[Dataset entries]

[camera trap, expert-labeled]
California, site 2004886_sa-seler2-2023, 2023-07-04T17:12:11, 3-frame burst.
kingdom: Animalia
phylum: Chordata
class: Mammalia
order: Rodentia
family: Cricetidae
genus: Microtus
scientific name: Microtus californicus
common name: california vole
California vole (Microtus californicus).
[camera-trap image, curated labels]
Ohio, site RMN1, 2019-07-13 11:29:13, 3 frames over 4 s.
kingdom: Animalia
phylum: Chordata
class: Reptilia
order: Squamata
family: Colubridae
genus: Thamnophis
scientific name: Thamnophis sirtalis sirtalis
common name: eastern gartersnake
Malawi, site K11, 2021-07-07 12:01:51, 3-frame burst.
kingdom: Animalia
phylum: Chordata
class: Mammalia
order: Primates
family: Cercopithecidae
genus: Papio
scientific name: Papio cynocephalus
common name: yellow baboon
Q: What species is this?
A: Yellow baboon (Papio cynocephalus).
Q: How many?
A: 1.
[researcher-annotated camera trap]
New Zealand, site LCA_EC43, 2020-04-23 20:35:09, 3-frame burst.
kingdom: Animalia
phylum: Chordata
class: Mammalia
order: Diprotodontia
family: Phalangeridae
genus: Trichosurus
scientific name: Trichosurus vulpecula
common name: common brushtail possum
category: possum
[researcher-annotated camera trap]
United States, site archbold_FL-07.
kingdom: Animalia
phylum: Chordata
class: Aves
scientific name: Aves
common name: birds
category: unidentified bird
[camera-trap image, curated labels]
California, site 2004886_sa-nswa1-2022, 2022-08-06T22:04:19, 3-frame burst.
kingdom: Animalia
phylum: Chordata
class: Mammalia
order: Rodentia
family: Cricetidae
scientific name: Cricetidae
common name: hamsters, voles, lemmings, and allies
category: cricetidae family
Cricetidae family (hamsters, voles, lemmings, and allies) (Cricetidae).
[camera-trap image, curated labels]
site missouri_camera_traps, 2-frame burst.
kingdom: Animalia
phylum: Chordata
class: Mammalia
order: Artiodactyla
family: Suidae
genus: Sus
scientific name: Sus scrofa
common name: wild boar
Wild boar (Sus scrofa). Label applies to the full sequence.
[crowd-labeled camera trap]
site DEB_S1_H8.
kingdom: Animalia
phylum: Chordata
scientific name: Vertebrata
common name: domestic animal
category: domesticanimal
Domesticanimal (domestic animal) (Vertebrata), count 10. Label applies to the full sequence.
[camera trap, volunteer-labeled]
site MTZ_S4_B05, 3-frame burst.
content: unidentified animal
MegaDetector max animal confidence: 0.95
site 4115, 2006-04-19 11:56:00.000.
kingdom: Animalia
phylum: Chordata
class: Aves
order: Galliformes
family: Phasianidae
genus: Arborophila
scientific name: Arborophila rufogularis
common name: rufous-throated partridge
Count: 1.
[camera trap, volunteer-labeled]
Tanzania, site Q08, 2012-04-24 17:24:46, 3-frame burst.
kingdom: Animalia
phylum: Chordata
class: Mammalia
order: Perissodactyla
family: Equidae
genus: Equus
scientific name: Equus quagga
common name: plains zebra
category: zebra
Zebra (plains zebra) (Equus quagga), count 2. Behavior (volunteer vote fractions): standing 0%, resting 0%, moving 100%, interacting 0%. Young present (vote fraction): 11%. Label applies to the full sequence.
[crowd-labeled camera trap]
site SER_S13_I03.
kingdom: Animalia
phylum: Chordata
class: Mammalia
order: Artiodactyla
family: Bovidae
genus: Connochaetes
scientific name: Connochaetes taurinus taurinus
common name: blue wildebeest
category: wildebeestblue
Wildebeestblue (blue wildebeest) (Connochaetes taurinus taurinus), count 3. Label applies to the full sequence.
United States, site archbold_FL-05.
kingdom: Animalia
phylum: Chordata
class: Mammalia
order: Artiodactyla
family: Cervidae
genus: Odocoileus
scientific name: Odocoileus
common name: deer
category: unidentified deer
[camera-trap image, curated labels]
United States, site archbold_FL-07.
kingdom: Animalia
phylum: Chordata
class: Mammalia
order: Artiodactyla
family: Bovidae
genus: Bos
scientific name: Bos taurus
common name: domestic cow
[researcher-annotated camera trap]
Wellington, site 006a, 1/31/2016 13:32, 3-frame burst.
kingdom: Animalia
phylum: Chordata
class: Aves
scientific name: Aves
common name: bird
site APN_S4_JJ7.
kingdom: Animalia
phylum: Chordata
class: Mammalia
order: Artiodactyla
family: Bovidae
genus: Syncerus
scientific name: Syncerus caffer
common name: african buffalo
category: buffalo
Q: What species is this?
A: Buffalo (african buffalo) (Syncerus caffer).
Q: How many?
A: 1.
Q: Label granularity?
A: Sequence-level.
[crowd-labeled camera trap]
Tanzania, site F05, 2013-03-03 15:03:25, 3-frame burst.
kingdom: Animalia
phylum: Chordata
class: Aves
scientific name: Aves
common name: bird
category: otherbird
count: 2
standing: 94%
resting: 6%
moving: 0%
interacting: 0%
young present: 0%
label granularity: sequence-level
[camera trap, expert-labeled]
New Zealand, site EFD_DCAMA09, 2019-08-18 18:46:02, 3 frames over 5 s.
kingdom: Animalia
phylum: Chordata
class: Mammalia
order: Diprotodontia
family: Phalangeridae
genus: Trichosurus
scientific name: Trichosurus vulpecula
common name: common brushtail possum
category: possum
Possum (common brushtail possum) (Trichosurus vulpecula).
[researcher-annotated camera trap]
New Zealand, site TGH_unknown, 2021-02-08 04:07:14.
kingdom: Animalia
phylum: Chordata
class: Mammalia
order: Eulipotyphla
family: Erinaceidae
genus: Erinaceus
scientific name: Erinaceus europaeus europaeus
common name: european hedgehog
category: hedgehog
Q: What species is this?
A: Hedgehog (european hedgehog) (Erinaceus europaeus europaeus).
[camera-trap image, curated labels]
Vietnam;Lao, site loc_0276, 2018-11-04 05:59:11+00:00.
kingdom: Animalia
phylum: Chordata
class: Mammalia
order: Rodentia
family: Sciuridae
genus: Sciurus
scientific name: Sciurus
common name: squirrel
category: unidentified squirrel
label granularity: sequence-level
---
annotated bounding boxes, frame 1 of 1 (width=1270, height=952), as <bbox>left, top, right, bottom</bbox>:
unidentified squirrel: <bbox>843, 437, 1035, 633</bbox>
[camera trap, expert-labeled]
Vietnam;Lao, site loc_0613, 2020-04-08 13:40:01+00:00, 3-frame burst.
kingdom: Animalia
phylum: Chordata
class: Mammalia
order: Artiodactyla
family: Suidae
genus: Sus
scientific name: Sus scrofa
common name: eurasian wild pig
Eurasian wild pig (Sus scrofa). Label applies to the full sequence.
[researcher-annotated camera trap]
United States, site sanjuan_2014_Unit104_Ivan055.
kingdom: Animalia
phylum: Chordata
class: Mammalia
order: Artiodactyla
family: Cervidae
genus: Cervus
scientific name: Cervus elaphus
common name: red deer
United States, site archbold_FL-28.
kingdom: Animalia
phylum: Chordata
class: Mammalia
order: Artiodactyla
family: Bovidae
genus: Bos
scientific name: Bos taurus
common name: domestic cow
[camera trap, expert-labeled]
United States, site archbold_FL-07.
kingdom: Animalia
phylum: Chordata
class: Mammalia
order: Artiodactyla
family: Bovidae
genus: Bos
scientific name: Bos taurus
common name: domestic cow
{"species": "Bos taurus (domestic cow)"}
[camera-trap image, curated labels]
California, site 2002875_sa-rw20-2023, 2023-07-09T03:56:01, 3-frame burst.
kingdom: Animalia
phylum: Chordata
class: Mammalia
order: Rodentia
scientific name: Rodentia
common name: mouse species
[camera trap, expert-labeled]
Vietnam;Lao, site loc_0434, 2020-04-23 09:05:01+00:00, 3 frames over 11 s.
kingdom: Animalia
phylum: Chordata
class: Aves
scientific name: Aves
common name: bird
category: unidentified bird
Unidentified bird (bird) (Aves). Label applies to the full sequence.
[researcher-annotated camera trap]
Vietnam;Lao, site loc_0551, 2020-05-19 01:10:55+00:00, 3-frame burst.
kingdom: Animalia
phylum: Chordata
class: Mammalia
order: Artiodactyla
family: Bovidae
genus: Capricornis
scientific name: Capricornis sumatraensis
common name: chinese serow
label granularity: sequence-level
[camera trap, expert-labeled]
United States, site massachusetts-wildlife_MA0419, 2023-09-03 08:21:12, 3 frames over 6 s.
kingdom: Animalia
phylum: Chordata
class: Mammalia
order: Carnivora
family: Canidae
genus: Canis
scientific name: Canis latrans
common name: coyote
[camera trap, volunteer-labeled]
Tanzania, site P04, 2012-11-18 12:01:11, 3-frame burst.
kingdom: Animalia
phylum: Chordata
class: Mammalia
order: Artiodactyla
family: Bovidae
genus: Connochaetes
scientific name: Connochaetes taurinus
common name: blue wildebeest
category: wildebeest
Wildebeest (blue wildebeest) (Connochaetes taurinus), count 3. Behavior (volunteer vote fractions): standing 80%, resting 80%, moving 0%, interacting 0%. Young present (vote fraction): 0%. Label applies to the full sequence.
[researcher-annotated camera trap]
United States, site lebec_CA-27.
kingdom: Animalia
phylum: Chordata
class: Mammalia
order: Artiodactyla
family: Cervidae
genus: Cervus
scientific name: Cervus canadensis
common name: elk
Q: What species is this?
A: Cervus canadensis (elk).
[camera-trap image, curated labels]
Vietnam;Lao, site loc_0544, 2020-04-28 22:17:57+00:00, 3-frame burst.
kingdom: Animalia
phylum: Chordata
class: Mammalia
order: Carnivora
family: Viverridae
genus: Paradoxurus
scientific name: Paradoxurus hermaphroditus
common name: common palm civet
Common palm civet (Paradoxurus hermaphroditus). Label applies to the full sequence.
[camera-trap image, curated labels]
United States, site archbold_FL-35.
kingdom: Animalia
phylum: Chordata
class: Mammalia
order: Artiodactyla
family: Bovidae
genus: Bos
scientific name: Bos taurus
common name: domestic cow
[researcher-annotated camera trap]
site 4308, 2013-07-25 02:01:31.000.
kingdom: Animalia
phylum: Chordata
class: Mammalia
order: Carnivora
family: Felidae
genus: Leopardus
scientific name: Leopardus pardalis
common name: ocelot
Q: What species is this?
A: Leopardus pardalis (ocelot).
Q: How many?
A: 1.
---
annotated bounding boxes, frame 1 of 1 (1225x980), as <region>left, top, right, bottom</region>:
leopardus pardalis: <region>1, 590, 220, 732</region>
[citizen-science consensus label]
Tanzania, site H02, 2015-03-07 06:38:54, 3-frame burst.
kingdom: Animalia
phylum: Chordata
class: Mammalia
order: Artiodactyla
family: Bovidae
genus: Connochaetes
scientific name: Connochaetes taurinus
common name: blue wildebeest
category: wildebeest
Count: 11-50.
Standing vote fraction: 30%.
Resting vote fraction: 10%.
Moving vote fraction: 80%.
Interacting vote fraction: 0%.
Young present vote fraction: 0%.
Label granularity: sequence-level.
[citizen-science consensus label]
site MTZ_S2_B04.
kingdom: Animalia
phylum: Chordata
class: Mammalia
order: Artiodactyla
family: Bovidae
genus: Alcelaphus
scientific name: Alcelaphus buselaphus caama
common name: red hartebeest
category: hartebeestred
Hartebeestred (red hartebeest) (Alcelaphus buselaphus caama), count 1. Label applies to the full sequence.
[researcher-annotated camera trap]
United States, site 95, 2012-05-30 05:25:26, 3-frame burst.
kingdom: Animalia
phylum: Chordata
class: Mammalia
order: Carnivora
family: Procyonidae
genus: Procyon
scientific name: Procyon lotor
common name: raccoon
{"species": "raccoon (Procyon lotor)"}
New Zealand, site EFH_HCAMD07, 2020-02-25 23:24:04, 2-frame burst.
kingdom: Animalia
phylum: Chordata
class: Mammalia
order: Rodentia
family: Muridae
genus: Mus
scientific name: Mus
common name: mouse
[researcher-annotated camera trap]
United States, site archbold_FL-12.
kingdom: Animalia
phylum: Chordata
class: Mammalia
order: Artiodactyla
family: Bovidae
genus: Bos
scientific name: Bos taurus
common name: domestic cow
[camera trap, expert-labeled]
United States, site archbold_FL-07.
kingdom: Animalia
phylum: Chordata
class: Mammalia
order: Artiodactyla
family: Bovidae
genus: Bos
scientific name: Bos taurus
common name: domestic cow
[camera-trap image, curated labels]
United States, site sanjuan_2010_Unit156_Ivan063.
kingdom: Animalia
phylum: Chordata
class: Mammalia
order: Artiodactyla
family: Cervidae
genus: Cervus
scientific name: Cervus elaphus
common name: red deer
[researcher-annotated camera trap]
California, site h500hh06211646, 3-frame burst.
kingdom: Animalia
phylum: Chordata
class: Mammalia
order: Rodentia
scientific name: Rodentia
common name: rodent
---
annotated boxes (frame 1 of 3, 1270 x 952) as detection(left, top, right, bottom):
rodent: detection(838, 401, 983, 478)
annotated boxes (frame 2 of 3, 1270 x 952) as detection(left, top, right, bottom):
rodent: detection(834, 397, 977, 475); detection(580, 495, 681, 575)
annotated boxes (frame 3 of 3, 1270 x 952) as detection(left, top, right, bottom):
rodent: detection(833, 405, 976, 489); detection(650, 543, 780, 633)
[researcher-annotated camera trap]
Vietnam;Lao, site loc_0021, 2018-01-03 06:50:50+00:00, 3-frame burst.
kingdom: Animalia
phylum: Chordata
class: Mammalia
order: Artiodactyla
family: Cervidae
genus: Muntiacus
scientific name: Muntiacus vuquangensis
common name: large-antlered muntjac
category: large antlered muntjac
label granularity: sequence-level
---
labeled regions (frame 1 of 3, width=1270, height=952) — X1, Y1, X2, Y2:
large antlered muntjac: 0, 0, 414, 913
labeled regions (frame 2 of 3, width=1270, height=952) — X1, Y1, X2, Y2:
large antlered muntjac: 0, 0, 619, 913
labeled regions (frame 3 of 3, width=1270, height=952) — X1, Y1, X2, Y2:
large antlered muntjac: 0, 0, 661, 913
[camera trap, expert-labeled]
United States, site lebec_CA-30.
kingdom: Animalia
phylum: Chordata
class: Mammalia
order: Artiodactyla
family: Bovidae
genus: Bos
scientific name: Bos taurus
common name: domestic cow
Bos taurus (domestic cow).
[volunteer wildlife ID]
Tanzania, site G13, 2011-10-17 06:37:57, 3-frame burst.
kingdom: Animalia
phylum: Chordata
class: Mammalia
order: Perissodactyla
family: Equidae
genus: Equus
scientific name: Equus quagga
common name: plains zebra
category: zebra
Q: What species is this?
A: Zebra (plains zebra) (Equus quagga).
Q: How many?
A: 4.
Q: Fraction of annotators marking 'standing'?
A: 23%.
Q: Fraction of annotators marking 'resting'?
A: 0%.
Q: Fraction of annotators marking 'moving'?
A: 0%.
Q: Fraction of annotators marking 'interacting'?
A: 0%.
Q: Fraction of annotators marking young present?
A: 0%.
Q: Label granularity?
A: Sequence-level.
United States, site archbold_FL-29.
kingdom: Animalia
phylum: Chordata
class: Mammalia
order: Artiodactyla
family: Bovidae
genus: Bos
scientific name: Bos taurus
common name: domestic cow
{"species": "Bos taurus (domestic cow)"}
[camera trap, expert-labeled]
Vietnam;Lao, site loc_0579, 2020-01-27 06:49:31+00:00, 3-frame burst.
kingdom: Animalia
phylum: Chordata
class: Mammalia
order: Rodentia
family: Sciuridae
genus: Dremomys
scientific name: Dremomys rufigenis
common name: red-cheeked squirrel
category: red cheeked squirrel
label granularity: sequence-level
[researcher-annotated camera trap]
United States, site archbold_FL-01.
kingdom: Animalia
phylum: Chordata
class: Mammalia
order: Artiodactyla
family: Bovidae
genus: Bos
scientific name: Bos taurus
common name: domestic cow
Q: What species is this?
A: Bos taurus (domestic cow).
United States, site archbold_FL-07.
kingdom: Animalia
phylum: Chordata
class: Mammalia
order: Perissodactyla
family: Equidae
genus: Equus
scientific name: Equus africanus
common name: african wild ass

* Exercise
Only a number is wanted: how many lines of the data above contain "annotators"?

* Exercise result
5